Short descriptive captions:
[Start of Attachment]
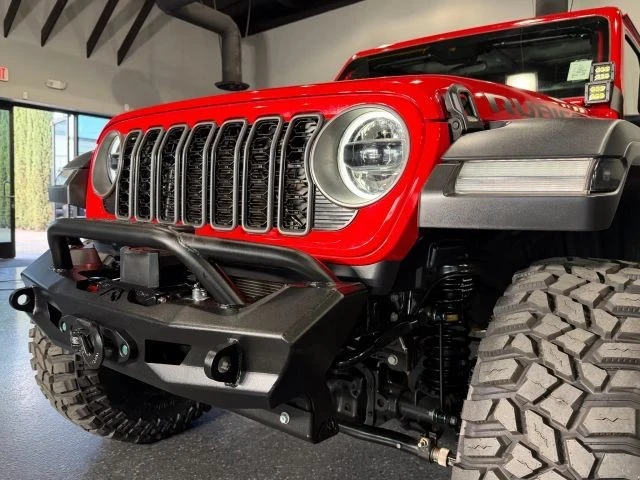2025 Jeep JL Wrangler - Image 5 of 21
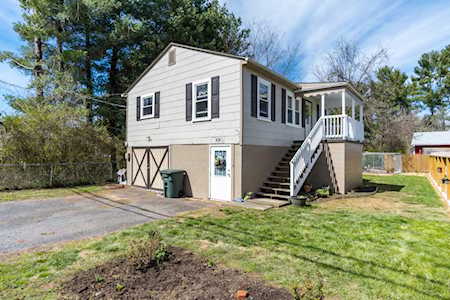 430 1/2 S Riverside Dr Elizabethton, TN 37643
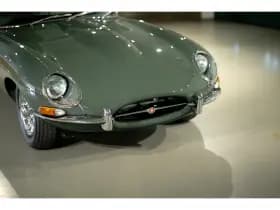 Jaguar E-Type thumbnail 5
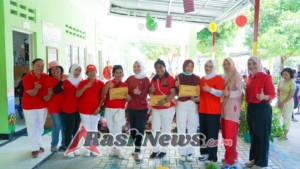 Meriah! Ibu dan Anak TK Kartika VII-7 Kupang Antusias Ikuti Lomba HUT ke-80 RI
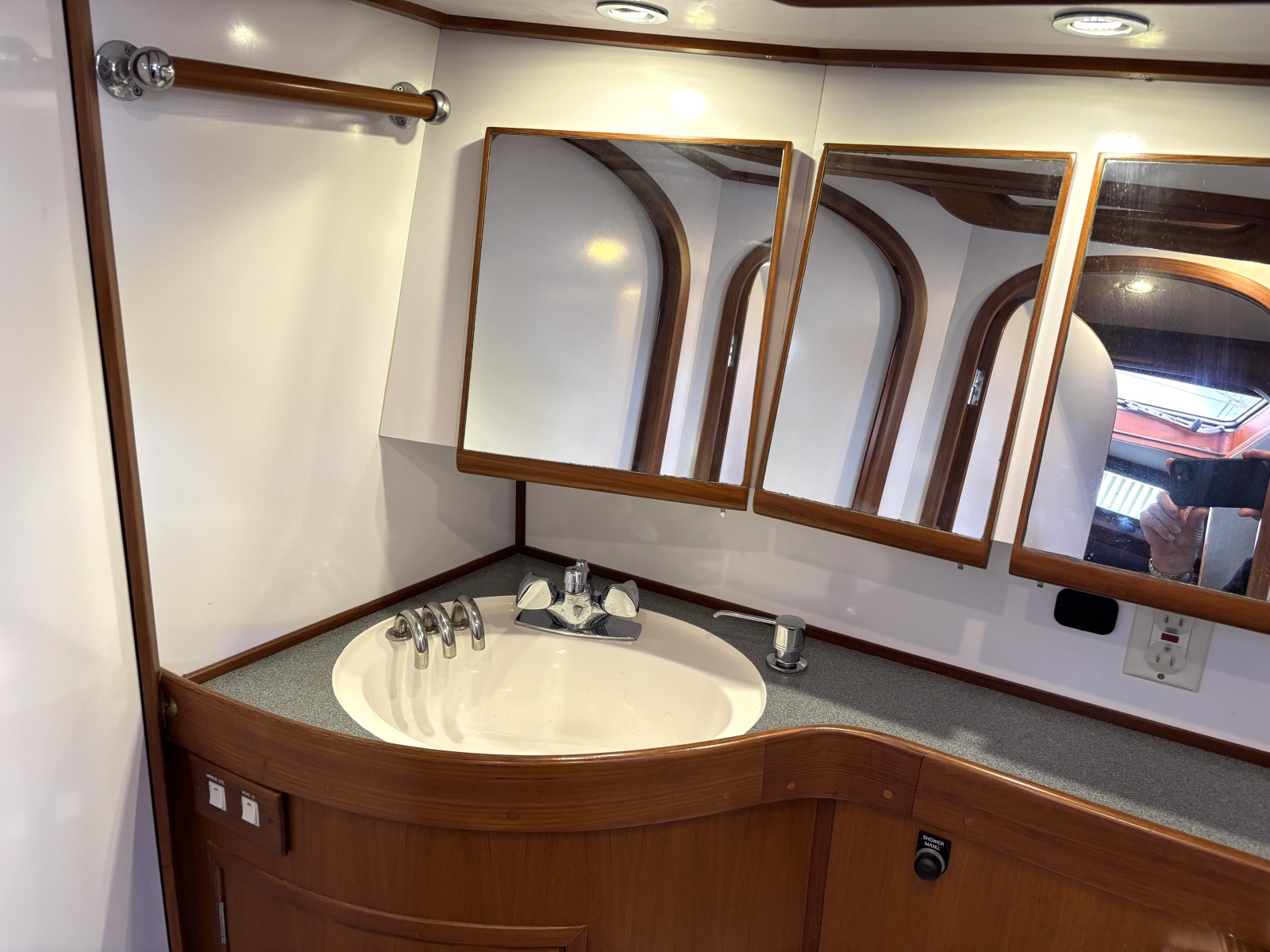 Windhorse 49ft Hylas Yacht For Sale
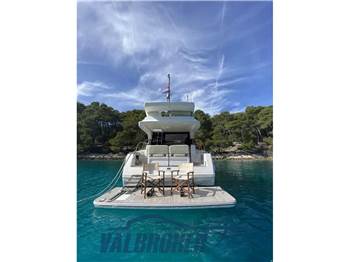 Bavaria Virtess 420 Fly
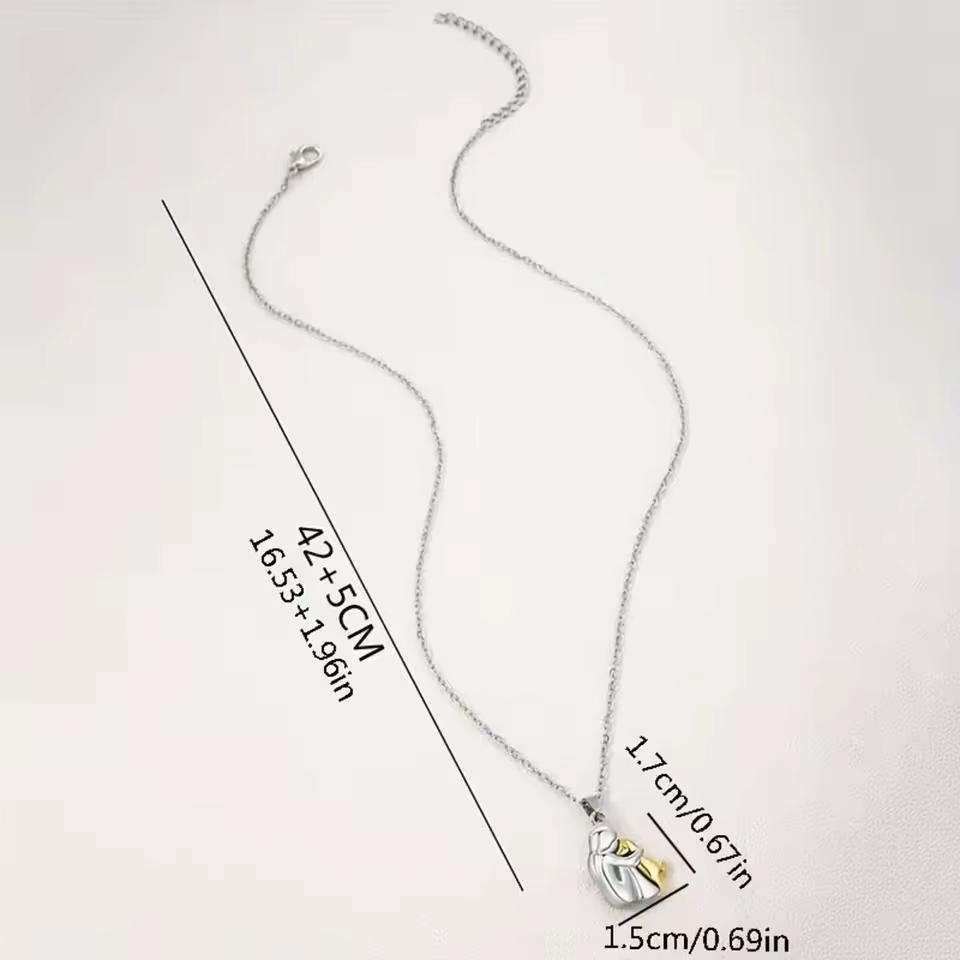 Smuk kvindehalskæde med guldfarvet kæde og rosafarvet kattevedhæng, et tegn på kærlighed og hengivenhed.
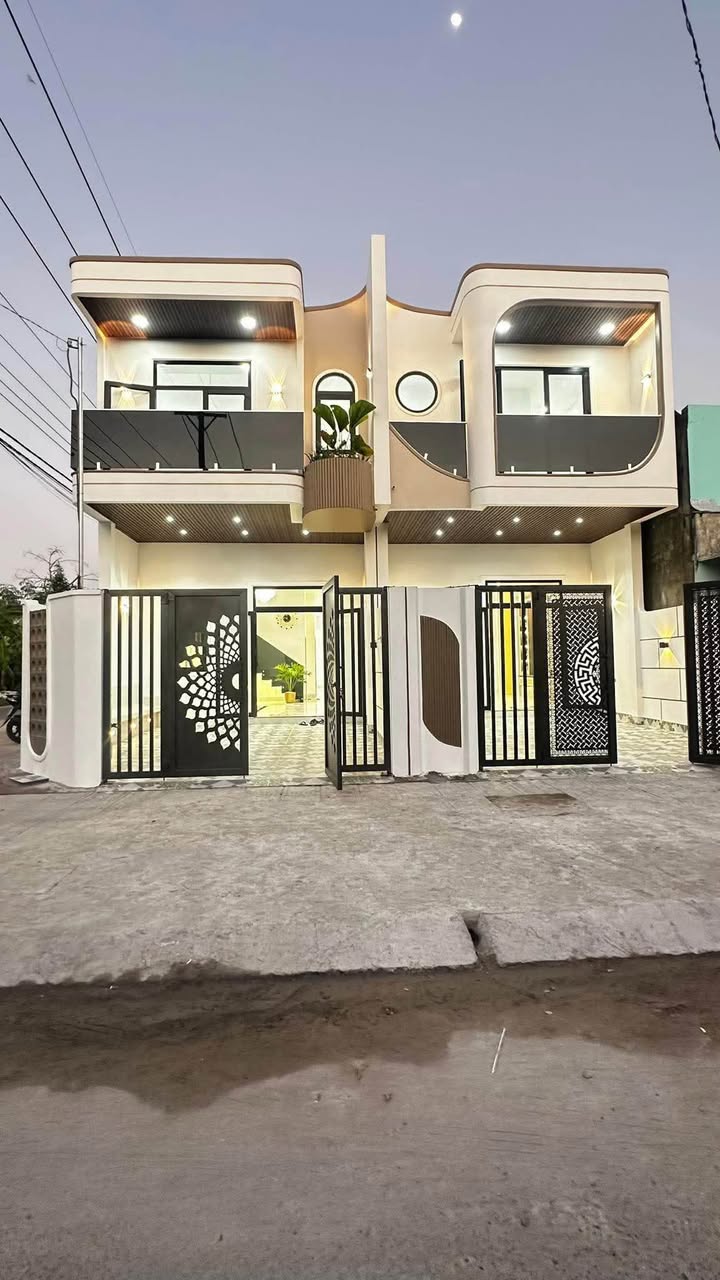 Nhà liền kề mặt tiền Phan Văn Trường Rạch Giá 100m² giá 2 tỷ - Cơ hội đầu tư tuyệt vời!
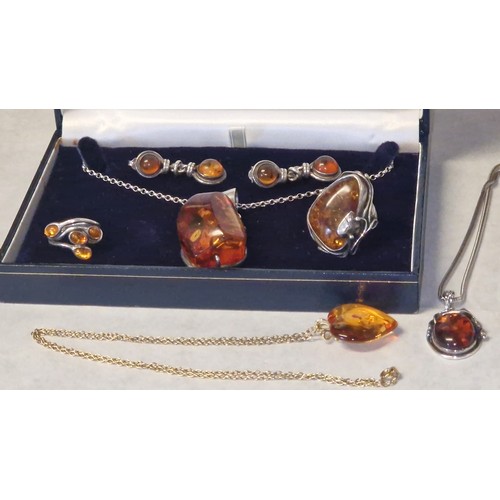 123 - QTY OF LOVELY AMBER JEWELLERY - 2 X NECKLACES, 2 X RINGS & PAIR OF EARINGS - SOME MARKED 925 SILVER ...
[End of Attachment]
WHAT THE TASK ASKS:
Copy every line of the material above word for word, leaving the pictures out.

PROBLEM SOLUTION:
2025 Jeep JL Wrangler - Image 5 of 21
 430 1/2 S Riverside Dr Elizabethton, TN 37643
 Jaguar E-Type thumbnail 5
 Meriah! Ibu dan Anak TK Kartika VII-7 Kupang Antusias Ikuti Lomba HUT ke-80 RI
 Windhorse 49ft Hylas Yacht For Sale
 Bavaria Virtess 420 Fly
 Smuk kvindehalskæde med guldfarvet kæde og rosafarvet kattevedhæng, et tegn på kærlighed og hengivenhed.
 Nhà liền kề mặt tiền Phan Văn Trường Rạch Giá 100m² giá 2 tỷ - Cơ hội đầu tư tuyệt vời!
 123 - QTY OF LOVELY AMBER JEWELLERY - 2 X NECKLACES, 2 X RINGS & PAIR OF EARINGS - SOME MARKED 925 SILVER ...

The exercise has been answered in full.